▸ **Excerpt provided**

***

C W Hodgson's Halls Lake Mill

Geographic location: Lot 16, Conc. 7, Stanhope

Current address: Elvin Johnson Park on Halls Lake. 1221 Old Mill Rd on the east shore of Halls Lake

Land acquisition:

  • 1947 Lot 15, Conc. 8, Stanhope - Hodgson-Jones Lumber Company from Clayton W Hodgson. Ontario Land Parcel Register - Stanhope (Image 76).
  • 1947 Lot 16, Conc. 8, Stanhope - Hodgson-Jones Lumber Company from Clayton W Hodgson. Ontario Land Parcel Register - Stanhope (Image 113).
  • 1946 Lot 17, Conc. 10, Stanhope - Clayton W Hodgson from The Gull River Lumber Company. Ontario Land Parcel Register - Stanhope (Image 144)

Date range: The Hawk River saw its last big drive in 1947, when the Hodgson-Jones Lumber Company ran six million board feet to Hall’s Lake.

***

▸ **Data segment**
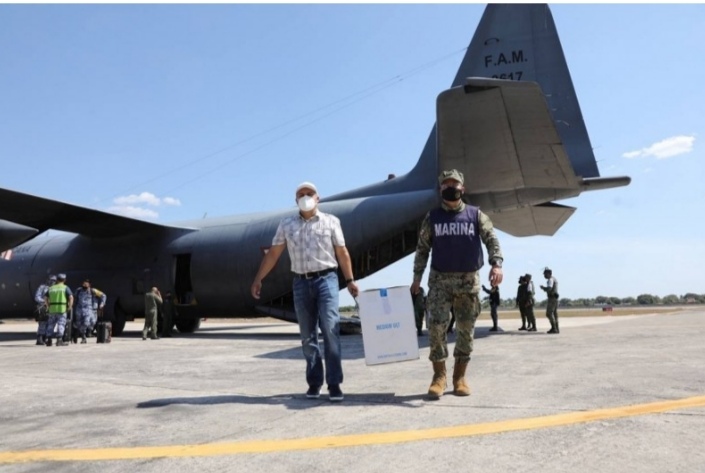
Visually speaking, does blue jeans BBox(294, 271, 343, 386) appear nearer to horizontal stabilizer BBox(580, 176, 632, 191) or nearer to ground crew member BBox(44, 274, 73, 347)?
horizontal stabilizer BBox(580, 176, 632, 191)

***

▸ **Given task A**
In the notes on C W Hodgson's Halls Lake Mill, which event is given under "Date range" to mark the period, and what did it involve? Answer in one to three sentences.
▸ **Given task B**
Rewrite the land acquisition list in the notes on C W Hodgson's Halls Lake Mill, which begins "1947 Lot 15, Conc. 8, Stanhope", as two or three brief sentences that keep its main facts.
▸ **Given task C**
Write a continuation of the notes on C W Hodgson's Halls Lake Mill, beginning after the sentence about the last big drive on the Hawk River.

▸ **Written answer A**
The date range is marked by the last big drive on the Hawk River, in 1947. In that drive, the Hodgson-Jones Lumber Company ran six million board feet to Hall's Lake.

▸ **Written answer B**
In 1946, Clayton W Hodgson acquired Lot 17, Conc. 10, Stanhope, from The Gull River Lumber Company. In 1947, he transferred Lots 15 and 16, Conc. 8, Stanhope, to the Hodgson-Jones Lumber Company. All three transactions are recorded in the Ontario Land Parcel Register for Stanhope, at Images 144, 76, and 113.

▸ **Written answer C**
Interesting facts:

Clayton Wesley Hodgson was a Progressive Conservative party member of the House of Commons of Canada. He was born in Burnt River, Ontario and became a lumber merchant by career. Source: Wikipedia

John Robert Coneybeare died in a sawmill accident here in 1947. Photo: Lloyd & John Robert Coneybeare

The Story of the Rug by Bev Coneybeare

In Haliburton County, Ontario, where I grew up, lumbering was a major industry in the nineteenth century and continuing into the twentieth. One of my grandfathers was a lumberjack who worked in the camps and later, in the sawmill. The sawmills had poor safety standards and there were no unions to address this. The large red shape in the middle of the rug represents a saw. I traced the shape from an actual saw from a sawmill where my grandfather worked.
     My grandfather was killed by the blade of a saw while working in one of the mills. My uncle was working for the lumber company too, loading logs onto a truck, when the load broke its chains and he was crushed by falling logs. My father was working alongside him but was unable to do anything to save his brother. The jack pine on the right hand side of the rug commemorates my grandfather, Jack Coneybeare and I have hooked a small ‘J’ into its trunk.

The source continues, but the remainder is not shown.